» **SHORT PROBLEM**
Reproduce the closing part of the entries exactly: the line with "From the given" and all lines after it, ending with the last line, and nothing else.

» **DATA FOR THIS EXERCISE**
---

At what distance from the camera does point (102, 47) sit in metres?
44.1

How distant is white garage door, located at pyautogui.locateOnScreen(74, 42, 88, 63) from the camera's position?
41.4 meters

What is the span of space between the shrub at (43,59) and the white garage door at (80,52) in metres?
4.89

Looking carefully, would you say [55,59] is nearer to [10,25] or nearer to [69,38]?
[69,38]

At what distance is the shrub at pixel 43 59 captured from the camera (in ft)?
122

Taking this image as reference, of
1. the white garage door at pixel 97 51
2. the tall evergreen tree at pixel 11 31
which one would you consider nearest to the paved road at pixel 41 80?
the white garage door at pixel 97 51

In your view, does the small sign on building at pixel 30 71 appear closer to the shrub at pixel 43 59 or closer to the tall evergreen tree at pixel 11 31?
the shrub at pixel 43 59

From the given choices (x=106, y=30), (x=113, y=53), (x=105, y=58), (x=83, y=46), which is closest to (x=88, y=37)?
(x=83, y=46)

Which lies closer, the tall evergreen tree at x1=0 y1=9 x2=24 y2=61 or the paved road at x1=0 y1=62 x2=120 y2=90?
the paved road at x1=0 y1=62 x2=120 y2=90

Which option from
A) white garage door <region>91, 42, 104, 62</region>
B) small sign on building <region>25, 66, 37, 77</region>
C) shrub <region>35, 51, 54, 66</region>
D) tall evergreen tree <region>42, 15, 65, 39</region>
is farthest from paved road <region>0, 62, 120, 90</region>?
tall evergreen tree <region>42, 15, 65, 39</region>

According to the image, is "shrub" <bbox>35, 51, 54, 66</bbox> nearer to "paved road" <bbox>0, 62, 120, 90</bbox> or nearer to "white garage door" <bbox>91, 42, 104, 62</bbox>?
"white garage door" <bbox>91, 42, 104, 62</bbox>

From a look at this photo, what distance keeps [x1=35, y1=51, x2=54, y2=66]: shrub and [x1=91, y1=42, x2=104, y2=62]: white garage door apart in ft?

---

» **ANSWER TO THE TASK**
From the given choices (x=106, y=30), (x=113, y=53), (x=105, y=58), (x=83, y=46), which is closest to (x=88, y=37)?
(x=83, y=46)

Which lies closer, the tall evergreen tree at x1=0 y1=9 x2=24 y2=61 or the paved road at x1=0 y1=62 x2=120 y2=90?
the paved road at x1=0 y1=62 x2=120 y2=90

Which option from
A) white garage door <region>91, 42, 104, 62</region>
B) small sign on building <region>25, 66, 37, 77</region>
C) shrub <region>35, 51, 54, 66</region>
D) tall evergreen tree <region>42, 15, 65, 39</region>
is farthest from paved road <region>0, 62, 120, 90</region>?
tall evergreen tree <region>42, 15, 65, 39</region>

According to the image, is "shrub" <bbox>35, 51, 54, 66</bbox> nearer to "paved road" <bbox>0, 62, 120, 90</bbox> or nearer to "white garage door" <bbox>91, 42, 104, 62</bbox>?
"white garage door" <bbox>91, 42, 104, 62</bbox>

From a look at this photo, what distance keeps [x1=35, y1=51, x2=54, y2=66]: shrub and [x1=91, y1=42, x2=104, y2=62]: white garage door apart in ft?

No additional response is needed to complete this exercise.